À la mi-août 2025, Washington a lancé un déploiement naval et aérien d’ampleur dans la mer des Caraïbes, au large du Venezuela. Objectif officiel : frapper les réseaux de narcotrafic transnationaux qui acheminent cocaïne et précurseurs de fentanyl vers les États-Unis. Ce mouvement place des moyens militaires américains — dont trois destroyers dotés du système Aegis et des capacités de surveillance avancées — à proximité immédiate des côtes vénézuéliennes, dans les eaux internationales. La Maison-Blanche insiste : il s’agit d’une opération « anti-cartels », prolongée sur plusieurs mois, et non d’une intervention contre un État.

Sur le plan opérationnel, la flotte déployée sert de plateforme de renseignement, d’interception maritime et, le cas échéant, de frappes ciblées contre des cibles liées au crime organisé. Des avions de patrouille maritime sont engagés pour détecter routes et navires suspects, tandis que la présence de bâtiments de surface accroît la pression sur les filières de transport. L’envoi de milliers de personnels de la Navy et du Corps des Marines accompagne ce dispositif, signe d’une montée en puissance durable dans la zone.

La décision américaine s’inscrit dans une stratégie plus large : l’Administration a durci son approche envers les organisations criminelles d’Amérique latine — certaines étant désormais classées comme organisations terroristes étrangères — et a donné au Pentagone mandat d’user de la force contre elles. Washington parle de sécurité nationale, de lutte contre les overdoses et de protection des frontières. Cette logique d’« externalisation » du combat antidrogue vers les points de départ et de transit rappelle les grandes missions de contre-narcotiques conduites par les États-Unis depuis plusieurs décennies, mais avec une rhétorique et des moyens plus offensifs.

À Caracas, la riposte politique et symbolique a été immédiate. Les autorités dénoncent une « menace » visant la souveraineté du pays, ont annoncé la mobilisation élargie de milices territoriales et imposé des restrictions temporaires sur certains usages civils (comme les drones) au nom de la sécurité. L’exécutif vénézuélien présente l’opération américaine comme une tentative d’intimidation et de déstabilisation, tout en exaltant l’unité nationale. Cette surenchère verbale souligne le risque d’incident : une méprise tactique ou une interception musclée pourrait rapidement dégénérer.

Le contexte régional ajoute une couche de complexité. La façade atlantique nord de l’Amérique du Sud concentre des routes maritimes sensibles, des plates-formes pétrolières, des ZEE litigieuses et des États riverains — dont certains soutiennent la posture américaine au nom de la sécurité maritime.
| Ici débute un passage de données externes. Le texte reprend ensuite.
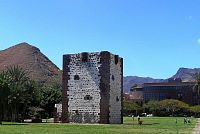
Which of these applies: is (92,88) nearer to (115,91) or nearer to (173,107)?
(115,91)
À l’inverse, d’autres capitales redoutent une militarisation durable du bassin caribéen. Sur le plan du droit, Washington avance la liberté de navigation et le droit d’agir contre des menaces transnationales ; Caracas invoque la Charte des Nations unies et la non-ingérence. Entre ces deux narratifs juridiques, la ligne rouge demeure l’emploi de la force contre des cibles perçues comme « étatiques ».

Au-delà du bras de fer politique, l’efficacité réelle d’une telle opération dépendra de trois facteurs : la qualité du renseignement (pour viser les bons convois et nœuds logistiques), la coopération des pays riverains (ports, survols, échanges d’informations), et la capacité à éviter les dommages collatéraux sur des activités civiles légitimes. Les précédents montrent que la pression navale peut perturber les routes maritimes du narcotrafic à court terme ; à moyen terme, les organisations criminelles tendent toutefois à se reconfigurer via d’autres itinéraires aériens ou terrestres. C’est pourquoi la dimension diplomatique — appuis judiciaires, contrôles portuaires et financiers — restera déterminante.

En définitive, ce déploiement envoie un message clair : les États-Unis entendent traiter les cartels comme une menace stratégique, et non plus seulement criminelle. Mais plus l’outil militaire est exposé près d’un État avec lequel les relations sont hostiles, plus le risque d’escalade involontaire augmente. Les prochaines semaines diront si la promesse d’« interdiction ciblée » peut coexister avec la stabilité régionale — ou si la géopolitique caribéenne se tend un peu plus.